Material for this task ▸
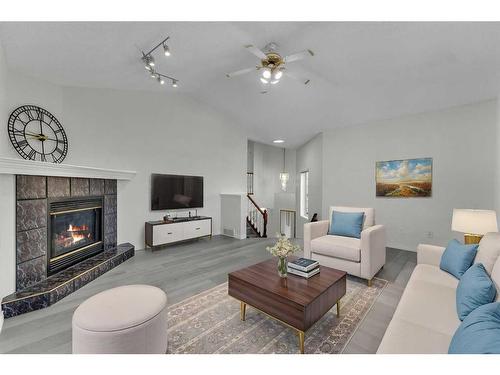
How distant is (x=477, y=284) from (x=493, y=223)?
147 centimetres

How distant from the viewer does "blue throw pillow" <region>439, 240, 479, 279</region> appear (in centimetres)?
183

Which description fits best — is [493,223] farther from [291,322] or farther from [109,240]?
[109,240]

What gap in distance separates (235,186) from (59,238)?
372 centimetres

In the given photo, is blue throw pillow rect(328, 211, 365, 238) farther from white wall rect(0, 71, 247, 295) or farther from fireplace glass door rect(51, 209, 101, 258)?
fireplace glass door rect(51, 209, 101, 258)

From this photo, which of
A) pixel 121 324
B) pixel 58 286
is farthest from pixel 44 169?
pixel 121 324

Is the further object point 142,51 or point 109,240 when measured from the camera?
point 109,240

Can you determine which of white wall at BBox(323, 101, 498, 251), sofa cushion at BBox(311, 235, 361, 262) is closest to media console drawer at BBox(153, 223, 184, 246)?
sofa cushion at BBox(311, 235, 361, 262)

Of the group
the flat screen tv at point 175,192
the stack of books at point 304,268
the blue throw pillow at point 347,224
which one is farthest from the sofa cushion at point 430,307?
the flat screen tv at point 175,192

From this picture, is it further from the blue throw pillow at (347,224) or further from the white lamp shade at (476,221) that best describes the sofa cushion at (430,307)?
the blue throw pillow at (347,224)

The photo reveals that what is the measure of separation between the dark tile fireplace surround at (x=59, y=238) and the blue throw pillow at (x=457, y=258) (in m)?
3.76

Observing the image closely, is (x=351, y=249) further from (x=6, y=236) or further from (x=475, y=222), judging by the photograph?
(x=6, y=236)

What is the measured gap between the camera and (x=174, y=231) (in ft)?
14.0
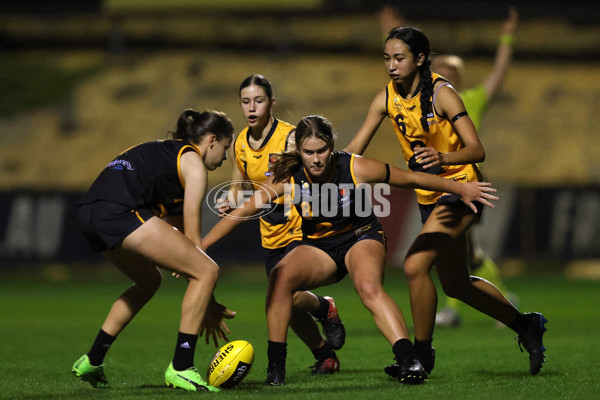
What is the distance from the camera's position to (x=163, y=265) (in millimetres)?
5371

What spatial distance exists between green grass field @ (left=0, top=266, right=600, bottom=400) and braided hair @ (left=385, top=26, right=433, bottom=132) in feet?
5.42

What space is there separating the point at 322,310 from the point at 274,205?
800mm

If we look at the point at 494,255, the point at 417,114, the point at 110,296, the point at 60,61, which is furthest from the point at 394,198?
the point at 60,61

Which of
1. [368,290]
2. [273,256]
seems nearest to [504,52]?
[273,256]

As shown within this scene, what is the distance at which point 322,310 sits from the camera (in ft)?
21.5

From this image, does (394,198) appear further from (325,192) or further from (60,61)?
(60,61)

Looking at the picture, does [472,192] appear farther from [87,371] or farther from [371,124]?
[87,371]

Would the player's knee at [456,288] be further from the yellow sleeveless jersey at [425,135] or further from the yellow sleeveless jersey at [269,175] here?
the yellow sleeveless jersey at [269,175]

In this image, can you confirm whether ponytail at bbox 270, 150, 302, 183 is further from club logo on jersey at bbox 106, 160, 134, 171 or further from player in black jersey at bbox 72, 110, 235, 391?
club logo on jersey at bbox 106, 160, 134, 171

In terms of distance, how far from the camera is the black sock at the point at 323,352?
6.37 meters

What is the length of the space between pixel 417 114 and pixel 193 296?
5.83 feet

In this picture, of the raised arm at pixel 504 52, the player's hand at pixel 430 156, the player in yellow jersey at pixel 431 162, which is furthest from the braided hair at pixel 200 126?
the raised arm at pixel 504 52

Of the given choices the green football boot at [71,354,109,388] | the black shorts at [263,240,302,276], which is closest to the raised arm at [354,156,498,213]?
the black shorts at [263,240,302,276]

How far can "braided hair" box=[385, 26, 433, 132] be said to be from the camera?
578 cm
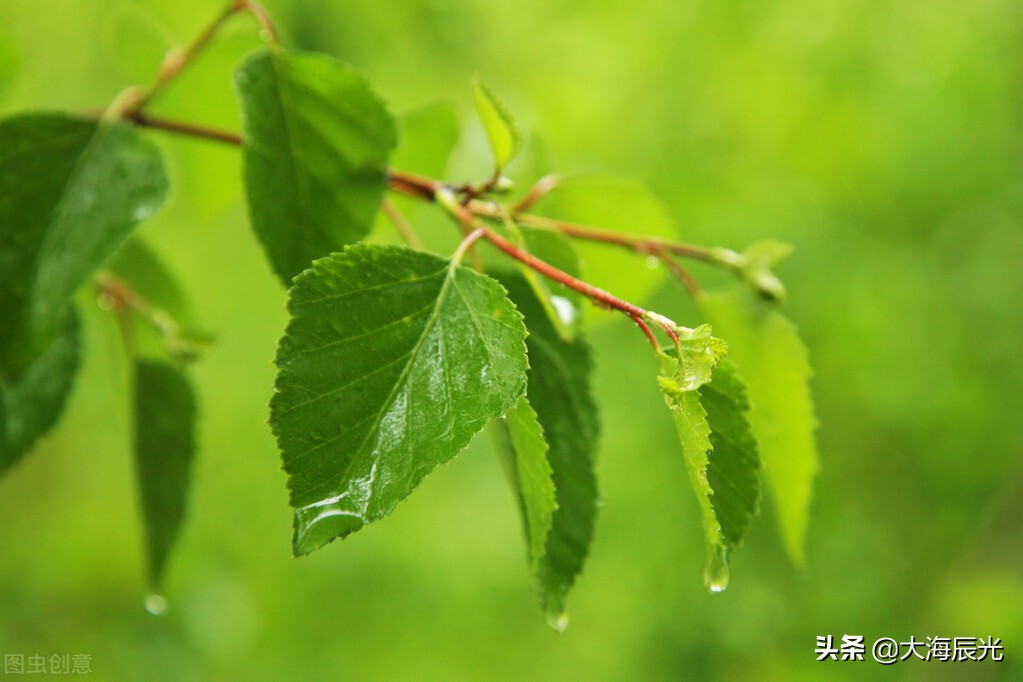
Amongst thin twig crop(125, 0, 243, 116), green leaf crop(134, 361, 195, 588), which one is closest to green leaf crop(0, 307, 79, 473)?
green leaf crop(134, 361, 195, 588)

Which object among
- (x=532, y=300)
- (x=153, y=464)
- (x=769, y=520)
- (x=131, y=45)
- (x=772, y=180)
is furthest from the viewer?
(x=769, y=520)

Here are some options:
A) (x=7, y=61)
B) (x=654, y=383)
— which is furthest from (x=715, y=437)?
(x=654, y=383)

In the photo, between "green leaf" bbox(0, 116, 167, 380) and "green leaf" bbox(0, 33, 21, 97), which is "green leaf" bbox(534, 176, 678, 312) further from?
"green leaf" bbox(0, 33, 21, 97)

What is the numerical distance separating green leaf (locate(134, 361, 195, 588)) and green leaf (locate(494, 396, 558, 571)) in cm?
35

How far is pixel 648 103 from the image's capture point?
9.61 ft

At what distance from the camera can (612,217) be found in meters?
0.74

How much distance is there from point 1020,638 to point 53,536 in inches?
108

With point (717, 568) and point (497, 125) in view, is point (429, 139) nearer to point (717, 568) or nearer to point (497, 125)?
point (497, 125)

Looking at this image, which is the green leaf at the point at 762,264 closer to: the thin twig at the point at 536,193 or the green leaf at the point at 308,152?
the thin twig at the point at 536,193

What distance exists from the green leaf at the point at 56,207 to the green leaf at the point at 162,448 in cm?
16

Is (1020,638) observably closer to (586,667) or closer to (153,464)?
(586,667)

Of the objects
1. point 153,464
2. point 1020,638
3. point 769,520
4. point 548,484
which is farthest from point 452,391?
point 769,520

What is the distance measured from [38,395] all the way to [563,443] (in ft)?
1.33

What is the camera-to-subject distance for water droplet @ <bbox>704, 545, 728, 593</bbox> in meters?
0.39
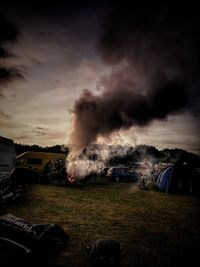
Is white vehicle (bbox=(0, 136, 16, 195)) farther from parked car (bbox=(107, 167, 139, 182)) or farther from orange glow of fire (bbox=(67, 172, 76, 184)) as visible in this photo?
parked car (bbox=(107, 167, 139, 182))

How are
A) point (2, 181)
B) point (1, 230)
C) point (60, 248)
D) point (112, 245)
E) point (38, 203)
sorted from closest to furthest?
point (112, 245) < point (1, 230) < point (60, 248) < point (2, 181) < point (38, 203)

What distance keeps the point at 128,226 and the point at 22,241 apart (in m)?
4.79

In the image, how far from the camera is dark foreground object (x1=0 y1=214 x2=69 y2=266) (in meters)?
4.14

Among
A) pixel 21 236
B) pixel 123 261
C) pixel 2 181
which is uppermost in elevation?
pixel 2 181

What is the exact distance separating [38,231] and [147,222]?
17.8ft

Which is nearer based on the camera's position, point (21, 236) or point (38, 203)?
point (21, 236)

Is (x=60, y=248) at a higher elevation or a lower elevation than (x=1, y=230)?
lower

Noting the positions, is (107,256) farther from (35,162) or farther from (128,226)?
(35,162)

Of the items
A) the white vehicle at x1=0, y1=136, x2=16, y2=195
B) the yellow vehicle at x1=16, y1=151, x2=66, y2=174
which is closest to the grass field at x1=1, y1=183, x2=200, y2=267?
the white vehicle at x1=0, y1=136, x2=16, y2=195

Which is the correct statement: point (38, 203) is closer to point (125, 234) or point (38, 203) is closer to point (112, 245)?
point (125, 234)

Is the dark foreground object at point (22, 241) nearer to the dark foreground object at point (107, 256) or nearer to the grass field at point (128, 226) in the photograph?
the grass field at point (128, 226)

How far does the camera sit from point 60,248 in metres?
5.68

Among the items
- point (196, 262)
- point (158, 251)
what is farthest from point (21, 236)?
point (196, 262)

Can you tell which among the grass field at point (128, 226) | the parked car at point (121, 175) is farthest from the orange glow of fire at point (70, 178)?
the grass field at point (128, 226)
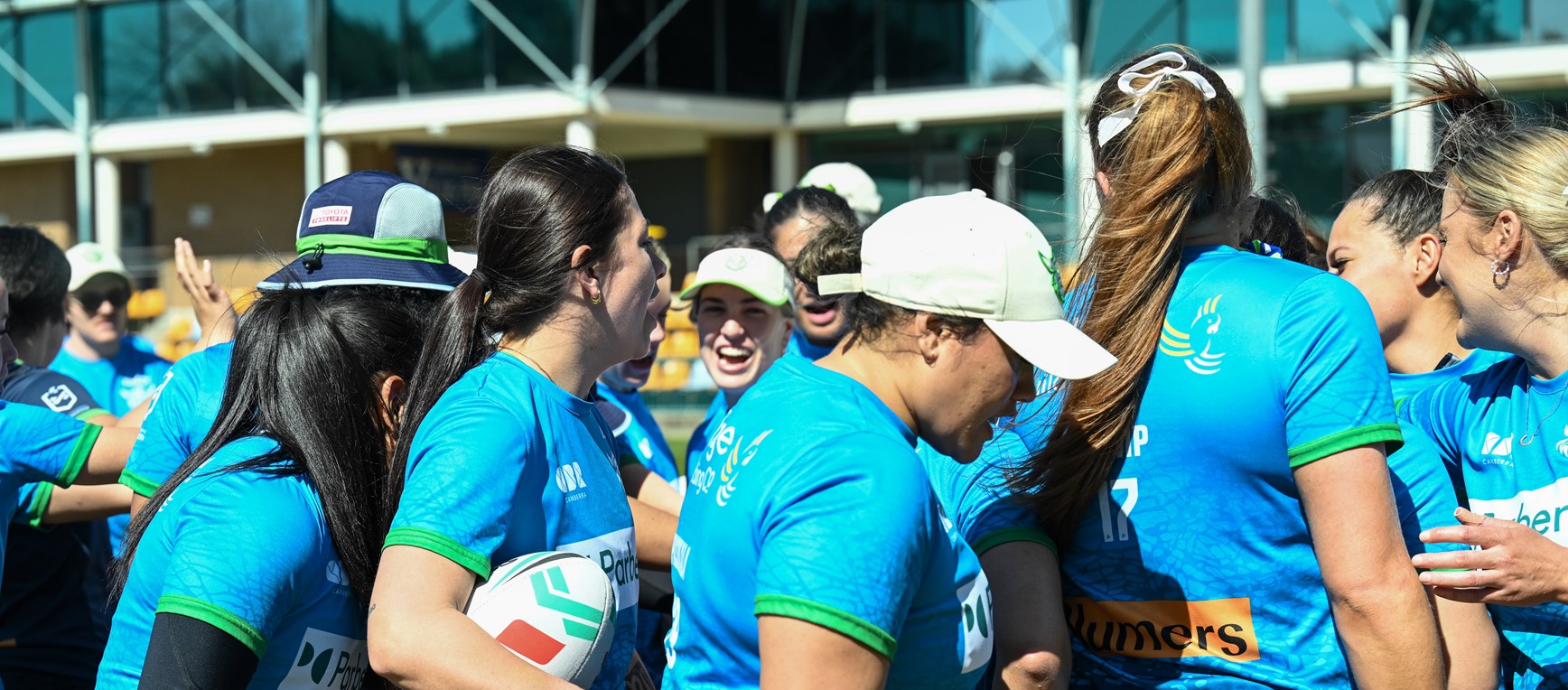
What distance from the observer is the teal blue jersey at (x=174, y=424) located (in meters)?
3.32

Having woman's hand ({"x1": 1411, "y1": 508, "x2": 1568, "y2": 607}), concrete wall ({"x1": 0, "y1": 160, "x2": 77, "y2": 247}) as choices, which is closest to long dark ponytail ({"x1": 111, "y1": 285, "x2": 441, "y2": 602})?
woman's hand ({"x1": 1411, "y1": 508, "x2": 1568, "y2": 607})

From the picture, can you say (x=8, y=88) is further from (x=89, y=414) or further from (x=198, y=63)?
(x=89, y=414)

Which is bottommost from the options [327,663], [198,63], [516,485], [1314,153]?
[327,663]

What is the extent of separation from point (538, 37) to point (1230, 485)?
73.6 feet

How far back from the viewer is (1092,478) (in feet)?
8.62

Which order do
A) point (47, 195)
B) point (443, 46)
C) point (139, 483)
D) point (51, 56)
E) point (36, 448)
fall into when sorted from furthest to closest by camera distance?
point (47, 195) < point (51, 56) < point (443, 46) < point (36, 448) < point (139, 483)

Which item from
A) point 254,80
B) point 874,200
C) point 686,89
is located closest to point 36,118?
point 254,80

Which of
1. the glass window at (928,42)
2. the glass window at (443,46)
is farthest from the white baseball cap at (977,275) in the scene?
the glass window at (928,42)

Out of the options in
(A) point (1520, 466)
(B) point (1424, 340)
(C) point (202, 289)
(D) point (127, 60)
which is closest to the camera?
(A) point (1520, 466)

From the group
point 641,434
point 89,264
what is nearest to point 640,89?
point 89,264

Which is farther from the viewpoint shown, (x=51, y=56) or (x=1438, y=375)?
(x=51, y=56)

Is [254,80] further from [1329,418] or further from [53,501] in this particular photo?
[1329,418]

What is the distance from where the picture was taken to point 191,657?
2.38 meters

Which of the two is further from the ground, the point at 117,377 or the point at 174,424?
the point at 174,424
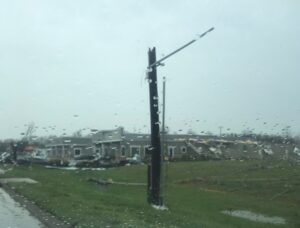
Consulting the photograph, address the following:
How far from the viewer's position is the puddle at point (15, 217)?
1384 centimetres

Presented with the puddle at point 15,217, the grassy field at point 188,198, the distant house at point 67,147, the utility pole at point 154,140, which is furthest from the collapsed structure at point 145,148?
the puddle at point 15,217

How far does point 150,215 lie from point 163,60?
522 cm

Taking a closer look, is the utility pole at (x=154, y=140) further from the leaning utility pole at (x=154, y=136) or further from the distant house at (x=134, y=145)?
the distant house at (x=134, y=145)

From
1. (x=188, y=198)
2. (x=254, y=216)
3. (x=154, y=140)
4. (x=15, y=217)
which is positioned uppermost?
(x=154, y=140)

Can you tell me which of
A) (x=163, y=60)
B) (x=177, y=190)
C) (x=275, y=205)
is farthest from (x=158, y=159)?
(x=177, y=190)

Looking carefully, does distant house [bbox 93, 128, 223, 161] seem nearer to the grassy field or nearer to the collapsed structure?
the collapsed structure

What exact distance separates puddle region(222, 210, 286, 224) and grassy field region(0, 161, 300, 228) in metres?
0.38

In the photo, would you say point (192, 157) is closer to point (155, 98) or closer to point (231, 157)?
point (231, 157)

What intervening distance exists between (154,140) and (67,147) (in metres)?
56.0

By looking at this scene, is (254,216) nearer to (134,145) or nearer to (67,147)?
(134,145)

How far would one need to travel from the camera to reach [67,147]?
7444 cm

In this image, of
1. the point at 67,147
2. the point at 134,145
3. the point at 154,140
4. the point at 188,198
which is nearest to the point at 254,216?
the point at 154,140

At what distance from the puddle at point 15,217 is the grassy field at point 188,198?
2.08 ft

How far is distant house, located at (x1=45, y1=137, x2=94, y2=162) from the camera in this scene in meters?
72.1
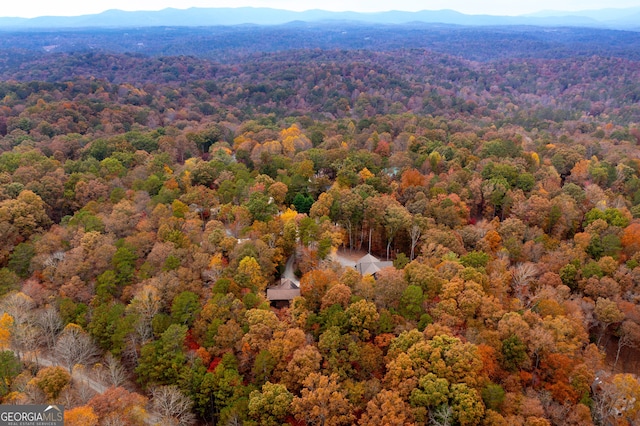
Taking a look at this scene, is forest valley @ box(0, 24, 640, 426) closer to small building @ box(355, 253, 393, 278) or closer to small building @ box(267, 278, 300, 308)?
small building @ box(267, 278, 300, 308)

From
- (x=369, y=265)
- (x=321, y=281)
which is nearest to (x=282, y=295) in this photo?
(x=321, y=281)

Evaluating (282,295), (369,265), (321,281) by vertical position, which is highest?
(321,281)

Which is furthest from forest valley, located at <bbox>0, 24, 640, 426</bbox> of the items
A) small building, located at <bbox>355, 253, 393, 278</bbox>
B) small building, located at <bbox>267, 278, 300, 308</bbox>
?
small building, located at <bbox>355, 253, 393, 278</bbox>

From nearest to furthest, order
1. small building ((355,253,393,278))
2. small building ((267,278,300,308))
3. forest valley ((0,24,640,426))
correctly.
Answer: forest valley ((0,24,640,426)) < small building ((267,278,300,308)) < small building ((355,253,393,278))

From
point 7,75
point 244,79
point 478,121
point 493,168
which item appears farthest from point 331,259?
point 7,75

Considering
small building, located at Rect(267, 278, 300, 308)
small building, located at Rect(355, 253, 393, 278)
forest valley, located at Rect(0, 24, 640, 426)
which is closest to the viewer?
forest valley, located at Rect(0, 24, 640, 426)

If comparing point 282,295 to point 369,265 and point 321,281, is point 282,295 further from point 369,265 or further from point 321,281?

Direction ▸ Retype, exactly and only, the lines running from the one with "Evaluating (282,295), (369,265), (321,281)" through the final line of the listing above.

Response to this exercise ▸
Evaluating (282,295), (369,265), (321,281) by vertical position, which is highest?
(321,281)

Which is furthest from forest valley, located at <bbox>0, 24, 640, 426</bbox> of the items
A) small building, located at <bbox>355, 253, 393, 278</bbox>
B) small building, located at <bbox>267, 278, 300, 308</bbox>
?
small building, located at <bbox>355, 253, 393, 278</bbox>

From nearest to furthest, order
1. small building ((355,253,393,278))
2. small building ((267,278,300,308))
3. forest valley ((0,24,640,426))
correctly.
Answer: forest valley ((0,24,640,426)) < small building ((267,278,300,308)) < small building ((355,253,393,278))

From
point 7,75
point 244,79
point 478,121
point 493,168
which item appears farthest from point 331,259?
point 7,75

Considering
small building, located at Rect(267, 278, 300, 308)
small building, located at Rect(355, 253, 393, 278)
forest valley, located at Rect(0, 24, 640, 426)
which is closest to the viewer?
forest valley, located at Rect(0, 24, 640, 426)

If comparing point 282,295 to point 369,265 and point 321,281, is point 282,295 further from point 369,265 or further from point 321,281?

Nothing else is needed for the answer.